Ainsi, si la notion d'expertise voisine avec celle d'intervention, si elle est mise à un même niveau d'importance dans les compétences à acquérir en formation, elle mérite cependant d'en être distinguée car, de mon point de vue, elle témoigne d'une mise à distance de l'agir professionnel in situ, elle porte en elle la nécessité d'un décalage à la fois spatial et temporel. Elle conjugue réflexion et réflexivité ! La validation de l'expertise sociale par la production d'un mémoire dit «d'initiation à la recherche» va dans ce sens, mais elle n'est pas encore tout à fait stabilisée. Si, par le passé, le mémoire avait pour objectif le développement des apports professionnels, il vise aujourd'hui le développement d'une professionnalisation ouverte sur le modèle universitaire et l'Europe. L'investigation va «jusqu'à la construction de l'outil de vérification de l'hypothèse» à partir d'une enquête exploratoire. Le fait qu'il n'y ait ni recueil ni traitement de données pour confirmation de l'hypothèse ne me paraît pas préjudiciable au processus de recherche. En revanche, le vocabulaire utilisé pour qualifier ce travail de recherche relève d'une démarche à la fois constructiviste (par étapes successives), fonctionnaliste (par objectifs) et rationaliste (par vérification), démarche de recherche enracinée dans une logique déterministe de cause à effets qui ne me paraît pas des plus adaptée à une problématisation de la pratique professionnelle si on considère que les travailleurs sociaux font avec la complexité de relations humaines. Un écart semble encore subsister entre les intentions et les modalités de la recherche en travail social. Le fait qu'une note de contrôle continu complémentaire ait été introduite après les deux premières sessions (2), au regard du nombre d'échecs au diplôme d'Etat, laisse craindre à mon sens un repli sur des modalités plus scolaires, plus balisées, plus sécures. D'autant qu'il serait nécessaire, pour maintenir le processus d'ouverture, de former en amont les professionnels qui accueillent des stagiaires et les membres des jurys.

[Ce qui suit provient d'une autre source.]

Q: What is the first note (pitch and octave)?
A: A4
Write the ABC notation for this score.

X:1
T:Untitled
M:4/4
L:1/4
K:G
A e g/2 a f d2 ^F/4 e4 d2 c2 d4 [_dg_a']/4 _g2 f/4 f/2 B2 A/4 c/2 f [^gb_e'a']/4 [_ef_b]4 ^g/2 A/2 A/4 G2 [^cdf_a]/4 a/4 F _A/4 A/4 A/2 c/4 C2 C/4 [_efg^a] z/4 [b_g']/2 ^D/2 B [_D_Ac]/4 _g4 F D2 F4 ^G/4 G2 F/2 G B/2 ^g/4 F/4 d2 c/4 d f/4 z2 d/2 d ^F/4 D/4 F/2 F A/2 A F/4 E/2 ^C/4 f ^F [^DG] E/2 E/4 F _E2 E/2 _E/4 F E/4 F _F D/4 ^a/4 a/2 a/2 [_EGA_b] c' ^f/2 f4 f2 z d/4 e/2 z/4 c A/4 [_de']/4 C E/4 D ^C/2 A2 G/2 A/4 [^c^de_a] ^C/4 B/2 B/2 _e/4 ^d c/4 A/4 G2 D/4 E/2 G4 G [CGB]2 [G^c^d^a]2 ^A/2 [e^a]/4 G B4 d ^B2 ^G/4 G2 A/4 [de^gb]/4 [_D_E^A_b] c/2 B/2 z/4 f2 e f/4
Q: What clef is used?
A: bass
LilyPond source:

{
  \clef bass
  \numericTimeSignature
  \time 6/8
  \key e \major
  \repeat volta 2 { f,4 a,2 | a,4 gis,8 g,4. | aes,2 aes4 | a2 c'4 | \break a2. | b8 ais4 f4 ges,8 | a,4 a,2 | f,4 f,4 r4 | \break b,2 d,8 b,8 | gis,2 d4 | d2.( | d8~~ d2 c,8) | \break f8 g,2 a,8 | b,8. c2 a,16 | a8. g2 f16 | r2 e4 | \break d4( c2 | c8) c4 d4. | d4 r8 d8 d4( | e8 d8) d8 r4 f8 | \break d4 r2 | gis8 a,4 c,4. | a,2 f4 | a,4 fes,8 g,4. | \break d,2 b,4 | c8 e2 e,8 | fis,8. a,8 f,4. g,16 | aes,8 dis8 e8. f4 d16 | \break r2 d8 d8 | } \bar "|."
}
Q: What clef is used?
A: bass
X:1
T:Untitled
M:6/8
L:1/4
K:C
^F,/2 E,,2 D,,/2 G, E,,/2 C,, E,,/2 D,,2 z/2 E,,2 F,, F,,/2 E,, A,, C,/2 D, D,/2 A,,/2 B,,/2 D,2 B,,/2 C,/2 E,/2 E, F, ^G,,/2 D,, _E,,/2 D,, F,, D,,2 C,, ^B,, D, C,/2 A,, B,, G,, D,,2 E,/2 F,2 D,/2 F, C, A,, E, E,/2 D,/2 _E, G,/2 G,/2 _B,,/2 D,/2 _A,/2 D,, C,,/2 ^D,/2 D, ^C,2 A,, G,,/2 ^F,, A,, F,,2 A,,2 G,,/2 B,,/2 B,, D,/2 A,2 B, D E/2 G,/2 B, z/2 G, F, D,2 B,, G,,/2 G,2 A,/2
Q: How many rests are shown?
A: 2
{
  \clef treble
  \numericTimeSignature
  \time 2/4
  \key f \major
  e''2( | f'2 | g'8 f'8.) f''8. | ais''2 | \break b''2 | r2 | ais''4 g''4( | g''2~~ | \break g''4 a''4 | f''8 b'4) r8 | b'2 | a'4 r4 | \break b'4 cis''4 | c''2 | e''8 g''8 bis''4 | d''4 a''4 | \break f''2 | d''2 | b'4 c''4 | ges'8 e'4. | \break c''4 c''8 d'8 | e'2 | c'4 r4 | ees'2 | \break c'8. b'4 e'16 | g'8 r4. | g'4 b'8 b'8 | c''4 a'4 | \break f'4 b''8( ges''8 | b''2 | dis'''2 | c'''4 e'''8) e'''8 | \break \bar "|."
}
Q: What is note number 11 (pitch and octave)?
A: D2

La recherche relève d'un processus de formation spécifique et de maturation temporelle que la formation telle qu'elle est conçue en trois ans, sans accompagnement suffisant à un travail réflexif des étudiants comme des professionnels, ne favorise pas. Se donner les moyens de ses intentions est une des conditions sine qua non de la mise en place des réformes quelles qu'elles soient. Et en ce qui concerne l'expertise en travail social, ce type de décalage n'en favorise pas la compréhension par les étudiants, les professionnels et les formateurs eux-mêmes. Or ils ont tout intérêt à aller au-delà de ces confusions pour se construire un modèle de l'expertise qui corresponde à leur savoir faire, à leur compétence. Travailler à rendre les concepts plus signifiants en les articulant à la pratique quotidienne, se mettre en recherche et inscrire les étudiants dans des processus de recherche me paraissent aujourd'hui essentiels à la légitimité du travail social (3) dans un contexte de rationalisation des budgets et de paupérisation du social. »

Contact : evelynesimondi@wanadoo.fr

Notes

(1) Cette terminologie est spécifique à cette profession. Il est, dans d'autres, question d'« expertise-conseil », d'« expertise technique »...

(2) Depuis l'arrêté du 20 octobre 2008, une note de contrôle continu est ainsi requise, fondée sur « une évaluation au fil de la scolarité, de la capacité de l'étudiant à collecter et à évaluer des données sociales » - Voir ASH n° 2580 du 7-11-08, p. 13.

(3) Cf. un précédent texte d'Evelyne Simondi - « Former par la recherche, une urgence » - dans les ASH n° 2536 du 21-12-07, p. 33.